Chief conservator of forests and nodal climate change officer A.K. Dwivedi said two effects of climate change are already visible. “One is the change in the time-frame of rainfall during the monsoons – earlier, the rain wouldn’t continue until September, but now it rains during September and October.”
The other effect, he added, is that temperatures in south Bihar have started to touch 49º C, versus 42-43º C until a few years ago. “Now everything is going to the extreme, which means there is an ecological imbalance.”
Dipak Kumar Singh, the principal secretary of environment, forests and climate change, said the Government of Bihar has taken multiple steps to minimise the impact of climate change. One of them is a memorandum of understanding the state signed with the UN Environment Program (UNEP) in February 2021.
“Under this, we will chalk out a long-term strategy to minimise carbon emissions,” he told The Wire.
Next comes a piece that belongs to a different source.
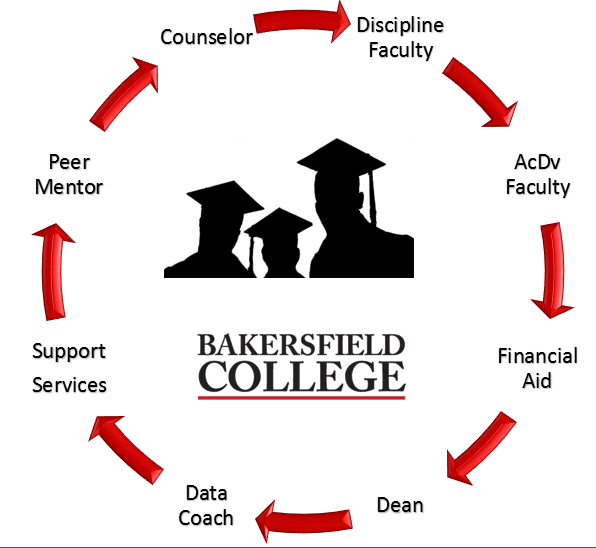 Cyclical Nature Cycle Graph of BC Students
The Bihar government had drafted a climate action plan and sent it to the Centre in 2015, which promptly returned it because the plan didn’t include strategies to reduce carbon emissions. The Bihar-UNEP tie-up aims to plug this gap.
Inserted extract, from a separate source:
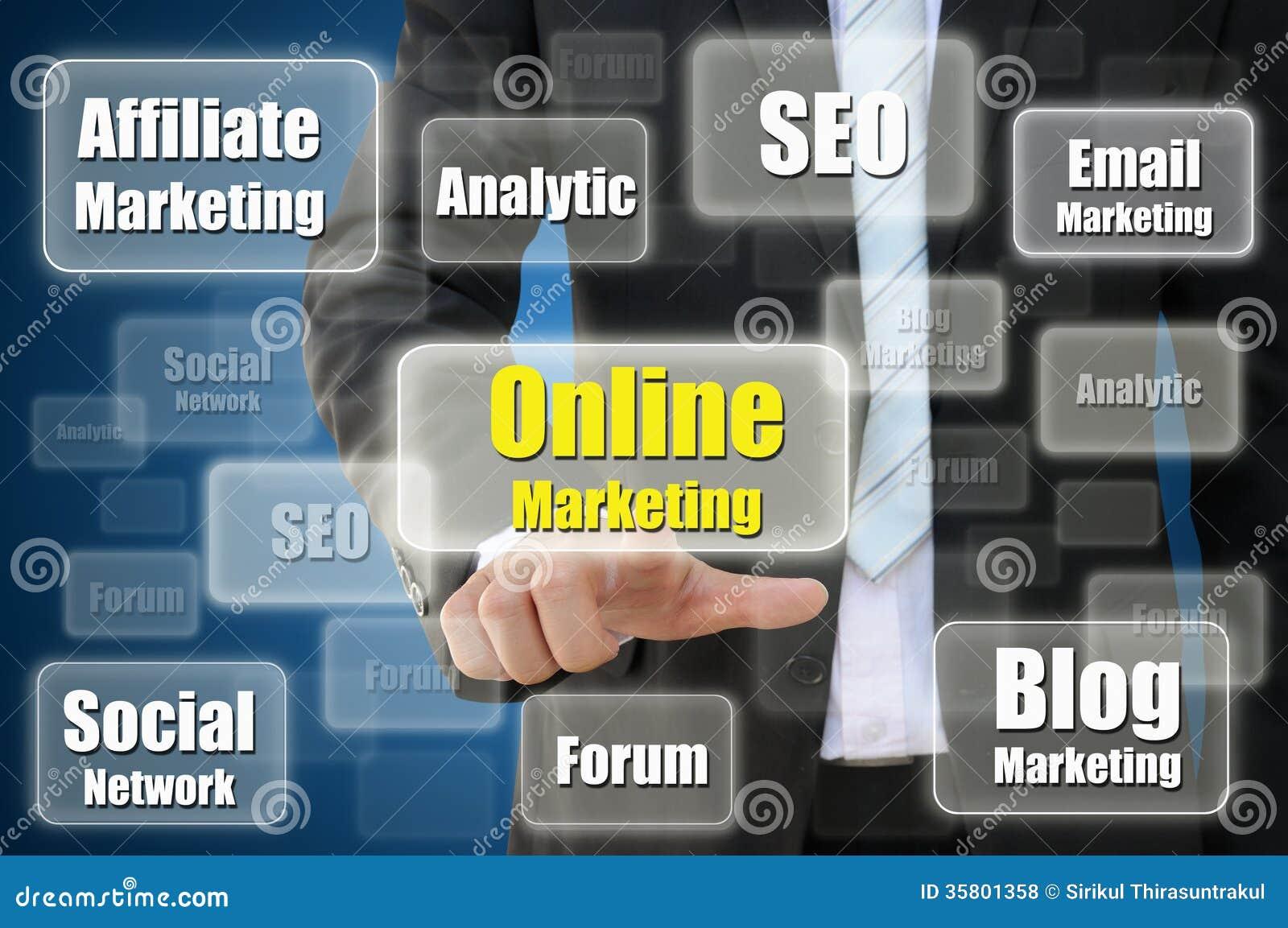Concepto en línea del márketing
Dwivedi, the climate change officer, also said the state is working on an initiative to map climate vulnerability at the panchayat level, along nine parameters, including access to health and education and exposure to pollution. “Accordingly, we will chalk out a plan to decide whether mitigation will be needed or if adaptation will be fine”.
This, he added, was in addition to the ‘Jal Jeevan Hariyali’ mission to increase green cover and to renovate ponds.